Empiezo a plantearme qué hacer con los libros de mi biblioteca. Son demasiados para el espacio del que dispongo. Creo que antes no me lo había planteado y antaño me dolía ver cómo algunos amigos escritores subastaban parte de su biblioteca o regalaban la mitad de sus ejemplares o los ponían a la venta en internet. La posibilidad de deshacerme de algunos de ellos aún me duele. Y de momento no lo voy a hacer. No puedo. No me veo capaz. En Madrid, algunos periodistas, críticos literarios y reseñistas, cuando reciben las novedades de las editoriales, cogen el paquete y lo llevan a La Tarde Libros, sita en el pasaje de Montera, y allí venden los libros. Y se sacan un sobresueldo, aunque sea poco dinero. Eso no puedo hacerlo. De hecho, cuando tengo algún libro repetido porque alguien me regala un título que ya tenía o porque una editorial me ha enviado una obra que yo acababa de comprar, no voy a venderlo. Prefiero regalárselo a alguien. E incluso estudio con calma a qué personas les regalaré tales libros. Tienen que amar la literatura.
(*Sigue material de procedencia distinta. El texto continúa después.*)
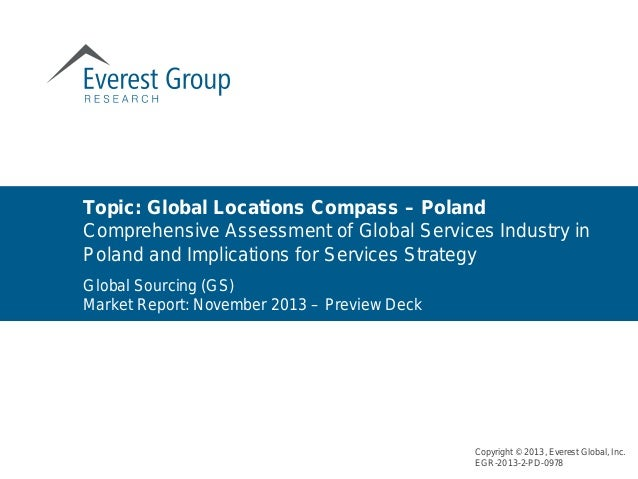 Global Sourcing (GS) Market Report: November 2013 – Preview Deck Topic: Global Locations Compass – Poland Comprehensive As...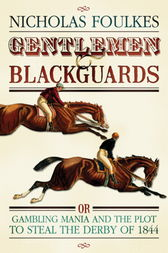 Gentlemen and Blackguards by Nicholas Foulkes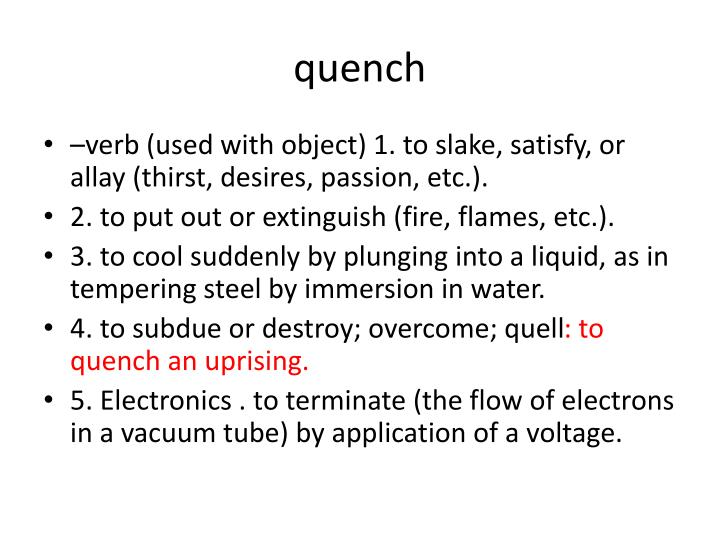 quench n.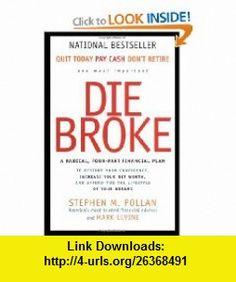 Die Broke A Radical Four-Part Financial Plan (9780887309427) Stephen Pollan, Mark Levine , ISBN-10: 0887309429  , ISBN-13: 978-0887309427 ,  , tutorials , pdf , ebook , torrent , downloads , rapidshare , filesonic , hotfile , megaupload , fileserve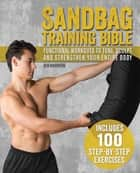 Sandbag Training Bible - Functional Workouts to Tone, Sculpt and Strengthen Your Entire Body ebook by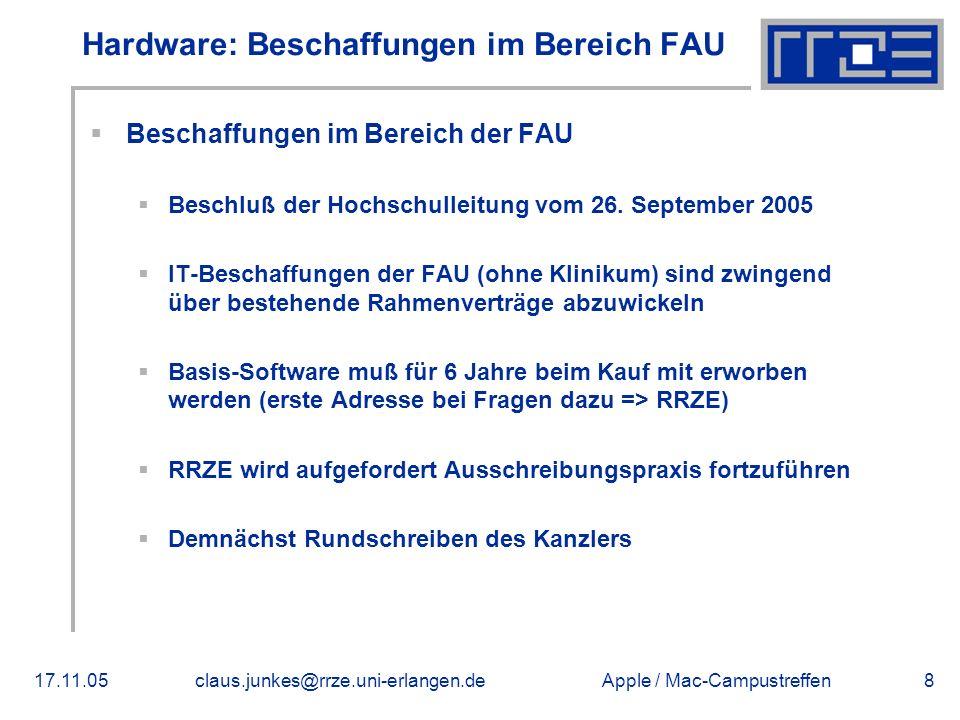 Apple / Mac-Campustreffen17.11.05claus.junkes@rrze.uni-erlangen.de8 Hardware: Beschaffungen im Bereich FAU  Beschaffungen im Bereich der FAU  Beschluß der Hochschulleitung vom 26.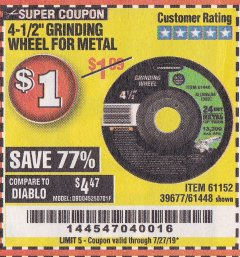 "Harbor Freight Coupon 4-1/2"" GRINDING WHEEL FOR METAL Lot No. 39677/61152/61448 Expired: 7/27/19 - $1"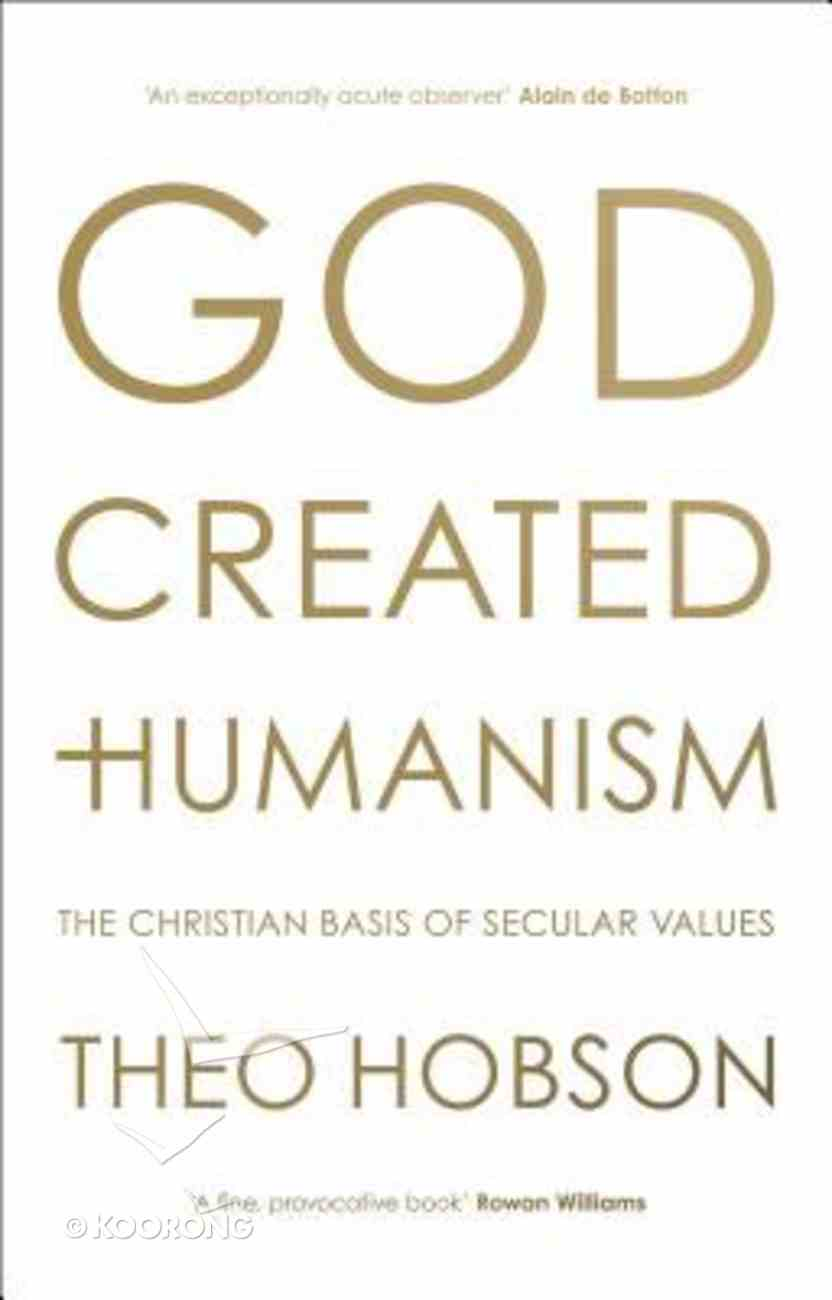 God Created Humanism: The Christian Basis of Secular Values Paperback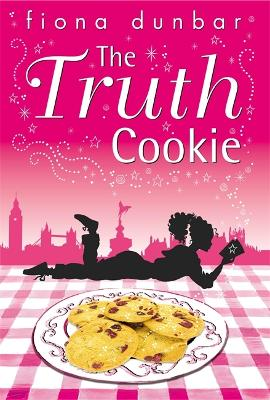 The Lulu Baker Trilogy: The Truth Cookie by Fiona Dunbar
Tienen que ser de esa clase de lectores a quienes emociona recibir un libro, de esa clase de gente que sonreirá al recibirlo y lo tratará como se merece, aunque nunca lo lean porque no es de su interés o porque acabarán aplazando su lectura durante años y años. Lo digo porque también hay personas a las que les regalas libros y se encogen de hombros o te preguntan para qué los quieren.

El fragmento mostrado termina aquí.